Meski Cabut Laporan, Karakter Risma Berubah Jadi Anti Kritik
Wali Kota Surabaya Tri Rismaharini secara resmi sudah mencabut laporan kasus penghinaan netizen atas dirinya ke Polrestabes Kota Surabaya, pada Sabtu 8 Februari 2020. Meski begitu, menurut Dosen Fakultas Hukum Universitas Muhammadiyah Sidoarjo Satria Unggul, karakter Risma yang sebelumnya merakyat dan nrimo, berubah menjadi anti kritik.
“Pencemaran nama baik memang berada dibawah pengaturan UU ITE, ada di Pasal 27 ayat (3), Pasal 28 ayat (2) dan Pasal 45 ayat (1).
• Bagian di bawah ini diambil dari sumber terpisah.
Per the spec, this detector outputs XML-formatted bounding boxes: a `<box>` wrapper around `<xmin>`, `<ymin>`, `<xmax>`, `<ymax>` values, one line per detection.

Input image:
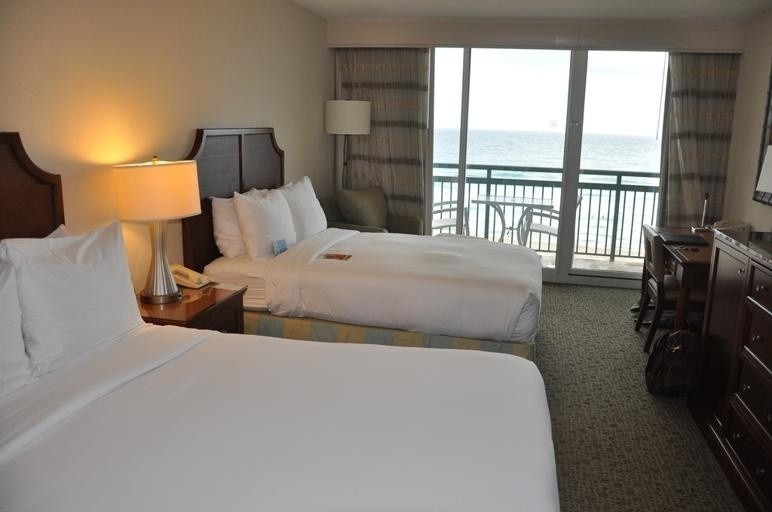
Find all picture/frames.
<box><xmin>752</xmin><ymin>62</ymin><xmax>772</xmax><ymax>205</ymax></box>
Kalau melihat Putusan Mahkamah Konstitusi Nomor 50/PUU-VI/2008, memang pencemaran nama baik masuk delik aduan,” kata Satria kepada ngopibareng.id, Selasa 11 Februari 2020.
Ketika Risma dihinia melalui media sosial, lanjut Satria, tak seharusnya dia berlindung dibalik UU ITE, agar si pelaku ditangkap dan diproses secara hukum. Alasannya, Risma adalah pejabat publik, yang mau tak mau, kinerjanya dan kehidupan pribadinya akan menjadi konsumsi publik. Tak seharusnya dia menyuruh stafnya mendaftarkan aduan ke pihak kepolisian.
“Dasar hukumnya ada di kontruksi hukum delik aduan pasca dicabut apakah tidak diproses kembali atau tidak itu di Pasal 75 KUHP. Asal waktu sebelum tiga bulan saat pelaporan, delik aduan dapat dicabut oleh pelapor. Itu kan yang dilakukan oleh Risma. Belum tiga bulan pelaporan,” sambung dia.
Satria mengatakan, meskipun upaya pencabutan delik aduan bisa dilakukan oleh Risma dan juga merupakan hak miliknya. Namun hal tersebut semakin membuat publik, khususnya warga Surabaya ketakutan untuk mengkritik pejabat negara. Padahal, kritik, hingga hinaan adalah dampak jika menjadi pejabat publik.
Apabila Pemkot Surabaya menginginkan tidak akan terjadi hal serupa di kemudian hari, Satria menyarankan, Pemkot Surabaya membuat budaya keterbukaan informasi dan keterbukaan dialog antara masyarakat dengan Risma maupun pejabat lainnya. Sehingga masyarakat bisa menyampaikan uneg-uneg di depan pejabat tersebut secara langsung.
“Dialog publik wajib dilakukan oleh Pemkot Surabaya agar tidak terjadi pro-kontra masalah serupa dikemudian hari. Jujur saja kita lihat, masyarakat itu lebih suka melempar kritik di medsos (media sosial) ketimbang melaporkan kritik mereka ke 121 atau call centre Surabaya. Karena di medsos dampaknya lebih luas,” terang Satria.